Di sini jadwal saja bisa dalam hari H pertandingan tiba-tiba batal. Ini juga berpengaruh bagi proses pembinaan dan pembentukan tim nasional. Seolah sepele hanya jadwal, namun dampak jangka panjangnya luar biasa.
Berkaitan dengan jadwal, antara musim pertandingan dna musim libur sering kacau dan tidak mendukung untuk bisa menjadi profesional. Otot dan psikologis pertandingan sedang bagus, eh tiba-tiba libur karena aktivitas daerah atau negara. Hal ini perlu pembenahan mendesak.

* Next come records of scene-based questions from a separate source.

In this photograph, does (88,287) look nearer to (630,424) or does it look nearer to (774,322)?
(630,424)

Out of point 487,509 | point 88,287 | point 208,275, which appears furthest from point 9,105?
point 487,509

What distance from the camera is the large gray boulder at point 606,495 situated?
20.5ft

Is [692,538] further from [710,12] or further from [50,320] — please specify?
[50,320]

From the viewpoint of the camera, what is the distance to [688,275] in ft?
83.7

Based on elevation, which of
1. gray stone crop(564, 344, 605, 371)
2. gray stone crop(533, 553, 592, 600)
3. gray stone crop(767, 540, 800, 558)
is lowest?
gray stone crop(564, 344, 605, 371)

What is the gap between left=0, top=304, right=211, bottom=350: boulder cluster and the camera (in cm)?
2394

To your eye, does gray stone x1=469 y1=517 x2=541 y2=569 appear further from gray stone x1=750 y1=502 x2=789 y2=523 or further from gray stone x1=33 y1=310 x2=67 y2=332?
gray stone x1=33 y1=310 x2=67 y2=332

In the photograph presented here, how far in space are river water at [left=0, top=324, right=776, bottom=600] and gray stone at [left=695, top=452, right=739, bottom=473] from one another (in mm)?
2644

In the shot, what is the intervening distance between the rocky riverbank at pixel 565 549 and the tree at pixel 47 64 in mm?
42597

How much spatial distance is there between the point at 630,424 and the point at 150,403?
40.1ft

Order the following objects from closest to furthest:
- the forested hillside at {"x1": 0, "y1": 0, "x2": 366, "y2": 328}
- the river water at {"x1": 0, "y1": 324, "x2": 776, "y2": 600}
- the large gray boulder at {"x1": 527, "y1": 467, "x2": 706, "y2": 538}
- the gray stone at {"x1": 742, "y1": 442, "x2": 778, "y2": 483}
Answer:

Liga di sini sebenarnya sangat menjanjikan. Klub ada ratusan, bahkan Piala Indonesia kemarin kalau tidak salah ada 128 besar, artinya ada 256 klub yang bertanding. Apalagi jika bicara liga yang berderet itu. Potensi itu ada, tetapi ya itu pembinaan yang tidak terencana dengan baik malah membuat potensi tidak berkembang.
Penonton, suporter jangan diremehkan lho, dukungan mereka luar biasa. Kalah menang tetap memenuhi stadion. Ini perlu adanya sebentuk "imbal-balik" dalam rupa pretasi. Dan itu nampaknya belum sepenuhnya terealisasi.
Pembinaan terukur, teratur, dan terencana dengan baik, apalagi jika melibatkan kalangan profesional, pakar, dan teknologi, bakat-bakat alam yang tidak pernah kering itu siapa tahu bisa menjadi bintang piala dunia. Selama ini hanya copas, sana baik ikut, hanya soal nama saja lebih heboh bukan esensi.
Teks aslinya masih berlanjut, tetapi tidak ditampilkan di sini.